* **Öğe Kümesi**
-- -- --
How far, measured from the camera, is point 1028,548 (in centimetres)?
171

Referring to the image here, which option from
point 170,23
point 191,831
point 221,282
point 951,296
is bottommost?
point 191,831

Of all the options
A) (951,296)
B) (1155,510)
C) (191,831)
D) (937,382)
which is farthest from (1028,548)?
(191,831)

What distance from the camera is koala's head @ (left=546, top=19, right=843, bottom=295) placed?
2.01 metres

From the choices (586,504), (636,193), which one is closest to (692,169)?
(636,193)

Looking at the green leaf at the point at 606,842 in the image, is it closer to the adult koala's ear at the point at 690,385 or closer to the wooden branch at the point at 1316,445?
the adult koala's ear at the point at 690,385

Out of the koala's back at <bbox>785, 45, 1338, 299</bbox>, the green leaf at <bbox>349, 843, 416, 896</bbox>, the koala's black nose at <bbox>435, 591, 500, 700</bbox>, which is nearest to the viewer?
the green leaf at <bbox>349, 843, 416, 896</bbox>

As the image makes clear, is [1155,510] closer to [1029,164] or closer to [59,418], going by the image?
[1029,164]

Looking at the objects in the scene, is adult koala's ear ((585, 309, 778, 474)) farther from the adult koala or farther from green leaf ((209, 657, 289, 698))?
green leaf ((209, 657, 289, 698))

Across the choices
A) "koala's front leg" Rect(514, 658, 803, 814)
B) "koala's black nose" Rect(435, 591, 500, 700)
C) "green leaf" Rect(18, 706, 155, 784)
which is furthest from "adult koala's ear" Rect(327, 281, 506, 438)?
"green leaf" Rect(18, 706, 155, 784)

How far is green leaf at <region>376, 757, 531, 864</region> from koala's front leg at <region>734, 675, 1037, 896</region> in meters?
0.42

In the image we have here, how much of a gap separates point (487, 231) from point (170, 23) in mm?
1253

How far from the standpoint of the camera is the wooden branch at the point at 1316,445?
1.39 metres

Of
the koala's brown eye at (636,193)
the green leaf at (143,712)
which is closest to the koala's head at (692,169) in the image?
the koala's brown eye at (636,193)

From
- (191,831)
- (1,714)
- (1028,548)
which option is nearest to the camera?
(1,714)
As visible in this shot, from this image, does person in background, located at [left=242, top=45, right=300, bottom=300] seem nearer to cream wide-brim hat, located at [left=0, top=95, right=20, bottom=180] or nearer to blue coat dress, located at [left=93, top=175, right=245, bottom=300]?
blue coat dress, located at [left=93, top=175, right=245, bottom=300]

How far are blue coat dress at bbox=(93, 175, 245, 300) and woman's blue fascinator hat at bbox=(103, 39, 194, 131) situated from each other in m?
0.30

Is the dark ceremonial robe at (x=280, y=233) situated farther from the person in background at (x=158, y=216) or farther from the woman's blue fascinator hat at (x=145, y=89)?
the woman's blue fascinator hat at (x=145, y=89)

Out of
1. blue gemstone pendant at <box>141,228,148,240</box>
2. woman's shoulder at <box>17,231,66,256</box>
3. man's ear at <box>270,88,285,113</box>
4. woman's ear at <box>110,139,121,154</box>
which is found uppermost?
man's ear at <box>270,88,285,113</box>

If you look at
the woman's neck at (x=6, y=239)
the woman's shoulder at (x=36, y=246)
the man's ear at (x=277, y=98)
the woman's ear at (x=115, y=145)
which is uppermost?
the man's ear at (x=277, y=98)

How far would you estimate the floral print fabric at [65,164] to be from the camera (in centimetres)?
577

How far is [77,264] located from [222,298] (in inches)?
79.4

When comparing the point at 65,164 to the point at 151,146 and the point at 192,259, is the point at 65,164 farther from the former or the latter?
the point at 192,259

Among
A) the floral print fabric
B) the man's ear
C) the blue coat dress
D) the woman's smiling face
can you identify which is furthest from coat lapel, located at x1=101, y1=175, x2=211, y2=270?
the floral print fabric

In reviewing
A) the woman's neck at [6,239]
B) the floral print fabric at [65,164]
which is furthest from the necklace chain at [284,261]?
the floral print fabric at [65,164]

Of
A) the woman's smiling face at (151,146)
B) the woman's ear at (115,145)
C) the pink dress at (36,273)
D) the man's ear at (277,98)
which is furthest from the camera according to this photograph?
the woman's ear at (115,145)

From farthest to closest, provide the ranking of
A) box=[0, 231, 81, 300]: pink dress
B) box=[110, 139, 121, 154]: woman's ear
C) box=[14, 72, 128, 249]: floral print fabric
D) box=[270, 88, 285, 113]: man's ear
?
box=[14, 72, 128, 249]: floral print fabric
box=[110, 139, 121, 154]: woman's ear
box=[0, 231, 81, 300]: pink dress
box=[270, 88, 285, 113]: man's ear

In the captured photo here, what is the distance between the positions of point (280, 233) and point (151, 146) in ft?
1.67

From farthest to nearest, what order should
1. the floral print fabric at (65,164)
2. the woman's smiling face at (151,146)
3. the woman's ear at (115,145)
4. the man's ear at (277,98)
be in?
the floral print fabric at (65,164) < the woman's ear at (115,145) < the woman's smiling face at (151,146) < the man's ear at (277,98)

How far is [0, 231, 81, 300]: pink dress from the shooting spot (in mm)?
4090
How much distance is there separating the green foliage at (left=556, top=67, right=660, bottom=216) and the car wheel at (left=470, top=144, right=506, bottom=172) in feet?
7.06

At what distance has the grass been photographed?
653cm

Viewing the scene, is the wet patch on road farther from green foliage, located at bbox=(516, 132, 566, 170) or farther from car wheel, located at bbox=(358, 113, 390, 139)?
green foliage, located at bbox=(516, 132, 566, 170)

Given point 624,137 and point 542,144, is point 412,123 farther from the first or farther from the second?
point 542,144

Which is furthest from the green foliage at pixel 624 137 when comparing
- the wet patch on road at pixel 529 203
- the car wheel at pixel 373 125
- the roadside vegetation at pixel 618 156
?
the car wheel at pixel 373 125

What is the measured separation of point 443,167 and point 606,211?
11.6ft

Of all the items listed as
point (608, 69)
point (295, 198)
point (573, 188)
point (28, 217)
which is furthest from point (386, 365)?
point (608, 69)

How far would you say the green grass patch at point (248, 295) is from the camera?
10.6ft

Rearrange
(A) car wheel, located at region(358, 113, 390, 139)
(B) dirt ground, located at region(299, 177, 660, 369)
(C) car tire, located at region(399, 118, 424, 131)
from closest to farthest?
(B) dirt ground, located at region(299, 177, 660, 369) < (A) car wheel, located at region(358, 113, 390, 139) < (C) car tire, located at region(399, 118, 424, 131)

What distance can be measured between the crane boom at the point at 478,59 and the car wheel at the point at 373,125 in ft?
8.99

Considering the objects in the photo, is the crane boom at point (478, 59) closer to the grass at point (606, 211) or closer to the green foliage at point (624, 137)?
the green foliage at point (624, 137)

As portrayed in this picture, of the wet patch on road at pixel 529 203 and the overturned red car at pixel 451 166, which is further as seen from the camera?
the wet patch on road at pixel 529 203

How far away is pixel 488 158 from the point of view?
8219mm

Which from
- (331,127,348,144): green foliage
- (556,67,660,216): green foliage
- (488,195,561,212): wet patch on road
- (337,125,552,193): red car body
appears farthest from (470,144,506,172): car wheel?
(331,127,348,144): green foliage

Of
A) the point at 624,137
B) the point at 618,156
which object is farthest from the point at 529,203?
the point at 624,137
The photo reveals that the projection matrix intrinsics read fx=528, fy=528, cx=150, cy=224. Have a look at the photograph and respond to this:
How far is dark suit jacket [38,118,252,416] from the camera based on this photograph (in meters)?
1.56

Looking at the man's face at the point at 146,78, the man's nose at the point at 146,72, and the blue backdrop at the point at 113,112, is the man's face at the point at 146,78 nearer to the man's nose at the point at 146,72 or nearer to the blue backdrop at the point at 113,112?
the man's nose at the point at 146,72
-- -- --
* **Görevin Gerektirdiği**
Yukarıdaki tüm öğeleri, “wooden branch” ifadesini “tree branch” ile değiştirip geri kalan her şeyi aynen bırakarak yeniden yazar mısınız?

* **Alıştırma Çıktısı**
How far, measured from the camera, is point 1028,548 (in centimetres)?
171

Referring to the image here, which option from
point 170,23
point 191,831
point 221,282
point 951,296
is bottommost?
point 191,831

Of all the options
A) (951,296)
B) (1155,510)
C) (191,831)
D) (937,382)
which is farthest from (1028,548)?
(191,831)

What distance from the camera is koala's head @ (left=546, top=19, right=843, bottom=295) placed?
2.01 metres

From the choices (586,504), (636,193), which one is closest to (692,169)?
(636,193)

Looking at the green leaf at the point at 606,842 in the image, is it closer to the adult koala's ear at the point at 690,385 or closer to the tree branch at the point at 1316,445?
the adult koala's ear at the point at 690,385

Out of the koala's back at <bbox>785, 45, 1338, 299</bbox>, the green leaf at <bbox>349, 843, 416, 896</bbox>, the koala's black nose at <bbox>435, 591, 500, 700</bbox>, which is nearest to the viewer?
the green leaf at <bbox>349, 843, 416, 896</bbox>

As the image makes clear, is [1155,510] closer to [1029,164] or closer to [59,418], going by the image?
[1029,164]

Looking at the objects in the scene, is adult koala's ear ((585, 309, 778, 474)) farther from the adult koala or farther from green leaf ((209, 657, 289, 698))?
green leaf ((209, 657, 289, 698))

Across the choices
A) "koala's front leg" Rect(514, 658, 803, 814)
B) "koala's black nose" Rect(435, 591, 500, 700)
C) "green leaf" Rect(18, 706, 155, 784)
which is furthest from "adult koala's ear" Rect(327, 281, 506, 438)?
"green leaf" Rect(18, 706, 155, 784)

How far is green leaf at <region>376, 757, 531, 864</region> from koala's front leg at <region>734, 675, 1037, 896</region> in meters?
0.42

In the image we have here, how much of a gap separates point (487, 231) from point (170, 23) in mm?
1253

How far from the standpoint of the camera is the tree branch at the point at 1316,445?
1.39 metres

Of
the koala's brown eye at (636,193)
the green leaf at (143,712)
which is closest to the koala's head at (692,169) in the image?
the koala's brown eye at (636,193)

From
- (191,831)
- (1,714)
- (1028,548)
which option is nearest to the camera?
(1,714)
As visible in this shot, from this image, does person in background, located at [left=242, top=45, right=300, bottom=300] seem nearer to cream wide-brim hat, located at [left=0, top=95, right=20, bottom=180] or nearer to blue coat dress, located at [left=93, top=175, right=245, bottom=300]?
blue coat dress, located at [left=93, top=175, right=245, bottom=300]

How far are blue coat dress at bbox=(93, 175, 245, 300) and woman's blue fascinator hat at bbox=(103, 39, 194, 131) situated from each other in m?
0.30

Is the dark ceremonial robe at (x=280, y=233) situated farther from the person in background at (x=158, y=216) or farther from the woman's blue fascinator hat at (x=145, y=89)?
the woman's blue fascinator hat at (x=145, y=89)

Out of
1. blue gemstone pendant at <box>141,228,148,240</box>
2. woman's shoulder at <box>17,231,66,256</box>
3. man's ear at <box>270,88,285,113</box>
4. woman's ear at <box>110,139,121,154</box>
which is found uppermost?
man's ear at <box>270,88,285,113</box>

If you look at
the woman's neck at (x=6, y=239)
the woman's shoulder at (x=36, y=246)
the man's ear at (x=277, y=98)
the woman's ear at (x=115, y=145)
which is uppermost?
the man's ear at (x=277, y=98)

How far would you estimate the floral print fabric at [65,164] to be from the camera (in centimetres)?
577

How far is [77,264] located from [222,298] (in inches)?
79.4

When comparing the point at 65,164 to the point at 151,146 and the point at 192,259, is the point at 65,164 farther from the former or the latter?
the point at 192,259

Among
A) the floral print fabric
B) the man's ear
C) the blue coat dress
D) the woman's smiling face
can you identify which is furthest from coat lapel, located at x1=101, y1=175, x2=211, y2=270?
the floral print fabric

In reviewing
A) the woman's neck at [6,239]
B) the floral print fabric at [65,164]
which is furthest from the necklace chain at [284,261]?
the floral print fabric at [65,164]

Of
A) the woman's smiling face at (151,146)
B) the woman's ear at (115,145)
C) the pink dress at (36,273)
D) the man's ear at (277,98)
which is furthest from the camera according to this photograph?
the woman's ear at (115,145)

From farthest to closest, provide the ranking of
A) box=[0, 231, 81, 300]: pink dress
B) box=[110, 139, 121, 154]: woman's ear
C) box=[14, 72, 128, 249]: floral print fabric
D) box=[270, 88, 285, 113]: man's ear
?
box=[14, 72, 128, 249]: floral print fabric
box=[110, 139, 121, 154]: woman's ear
box=[0, 231, 81, 300]: pink dress
box=[270, 88, 285, 113]: man's ear

In the captured photo here, what is the distance between the positions of point (280, 233) and point (151, 146) in ft?
1.67

From farthest to nearest, what order should
1. the floral print fabric at (65,164)
2. the woman's smiling face at (151,146)
3. the woman's ear at (115,145)
4. the man's ear at (277,98)
be in?
the floral print fabric at (65,164) < the woman's ear at (115,145) < the woman's smiling face at (151,146) < the man's ear at (277,98)

How far is [0, 231, 81, 300]: pink dress from the shooting spot (in mm)?
4090
How much distance is there separating the green foliage at (left=556, top=67, right=660, bottom=216) and the car wheel at (left=470, top=144, right=506, bottom=172) in feet?
7.06

At what distance has the grass been photographed?
653cm

Viewing the scene, is the wet patch on road farther from green foliage, located at bbox=(516, 132, 566, 170) or farther from car wheel, located at bbox=(358, 113, 390, 139)?
green foliage, located at bbox=(516, 132, 566, 170)

Given point 624,137 and point 542,144, is point 412,123 farther from the first or farther from the second?
point 542,144

Which is furthest from the green foliage at pixel 624 137 when comparing
- the wet patch on road at pixel 529 203
- the car wheel at pixel 373 125
- the roadside vegetation at pixel 618 156
?
the car wheel at pixel 373 125

What is the measured separation of point 443,167 and point 606,211?
11.6ft

Of all the items listed as
point (608, 69)
point (295, 198)
point (573, 188)
point (28, 217)
which is furthest from point (386, 365)?
point (608, 69)

How far would you say the green grass patch at point (248, 295) is from the camera?
10.6ft

Rearrange
(A) car wheel, located at region(358, 113, 390, 139)
(B) dirt ground, located at region(299, 177, 660, 369)
(C) car tire, located at region(399, 118, 424, 131)
from closest to farthest?
(B) dirt ground, located at region(299, 177, 660, 369) < (A) car wheel, located at region(358, 113, 390, 139) < (C) car tire, located at region(399, 118, 424, 131)

What distance can be measured between the crane boom at the point at 478,59 and the car wheel at the point at 373,125 in ft?
8.99

Considering the objects in the photo, is the crane boom at point (478, 59) closer to the grass at point (606, 211) or closer to the green foliage at point (624, 137)?
the green foliage at point (624, 137)

As portrayed in this picture, of the wet patch on road at pixel 529 203 and the overturned red car at pixel 451 166, which is further as seen from the camera?
the wet patch on road at pixel 529 203

How far away is pixel 488 158 from the point of view?
8219mm

Which from
- (331,127,348,144): green foliage
- (556,67,660,216): green foliage
- (488,195,561,212): wet patch on road
- (337,125,552,193): red car body
appears farthest from (470,144,506,172): car wheel?
(331,127,348,144): green foliage

Of
A) the point at 624,137
B) the point at 618,156
which object is farthest from the point at 529,203?
the point at 624,137
The photo reveals that the projection matrix intrinsics read fx=528, fy=528, cx=150, cy=224. Have a look at the photograph and respond to this:
How far is dark suit jacket [38,118,252,416] from the camera based on this photograph (in meters)?
1.56

Looking at the man's face at the point at 146,78, the man's nose at the point at 146,72, and the blue backdrop at the point at 113,112, is the man's face at the point at 146,78 nearer to the man's nose at the point at 146,72 or nearer to the blue backdrop at the point at 113,112?
the man's nose at the point at 146,72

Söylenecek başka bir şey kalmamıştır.